La riflessione nel governo e la decisione della società


MILANO - Va dato atto al Consiglio di amministrazione di Alitalia e al suo presidente, Maurizio Prato, di essere andato dritto per la propria strada nell'interesse dell'azienda e dei suoi clienti non preoccupandosi delle molte pressioni cui in questi mesi è stato sottoposto.

Pressioni di politici della maggioranza e dell'opposizione, banchieri potenti, il partito del Nord che difendeva Malpensa e i sindacati che difendevano la corporazione di steward e piloti, persino il presidente di Confindustria, sceso in campo a favore di Air One. Una determinazione, quella del consiglio Alitalia, che in Italia non è comune e per la quale i cittadini lo ringraziano.

- Contenuto dei dati -

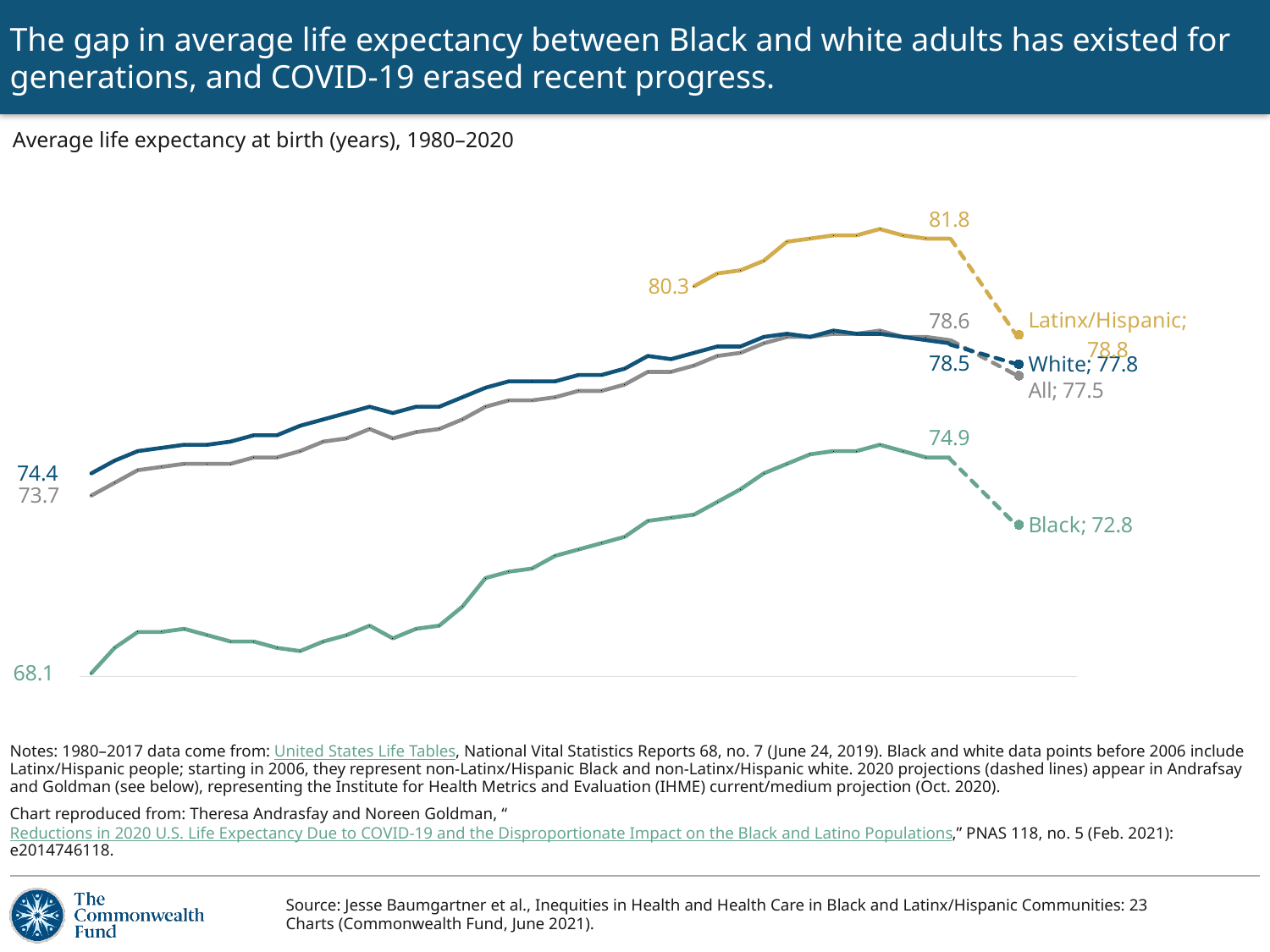
Which group has the highest projected life expectancy in 2020? Latinx/Hispanic What is the projected 2020 average life expectancy for white adults? 77.8 What is the projected 2020 average life expectancy for Latinx/Hispanic adults? 78.8 By how much does the Latinx/Hispanic life expectancy fall from its labeled peak of 81.8 to the 2020 projection of 78.8? 3.0 What is the projected 2020 average life expectancy for the 'All' series? 77.5 What is the projected 2020 average life expectancy for Black adults? 72.8 What kind of chart is shown on the slide? Line chart What was the average life expectancy for Black adults at the start of the series in 1980? 68.1 Which group has the lowest projected life expectancy in 2020? Black What is the difference between the projected 2020 life expectancy for white adults (77.8) and Black adults (72.8)? 5.0 What is the subtitle describing the chart's measure and time period? Average life expectancy at birth (years), 1980–2020 How many lines (series) are plotted on the chart? 4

- Cosa si richiede -
Indica se ciascuna delle affermazioni seguenti concorda con l'estratto su Alitalia, rispondendo sì o no e citando testualmente le parole decisive.
1. Il presidente di Confindustria si è schierato a favore di Air One.
2. Maurizio Prato è il presidente di Alitalia.
3. La determinazione del consiglio Alitalia è descritta come comune in Italia.

- Risultato del compito -
1. Sì: «persino il presidente di Confindustria, sceso in campo a favore di Air One»
2. Sì: «al suo presidente, Maurizio Prato»
3. No: «che in Italia non è comune»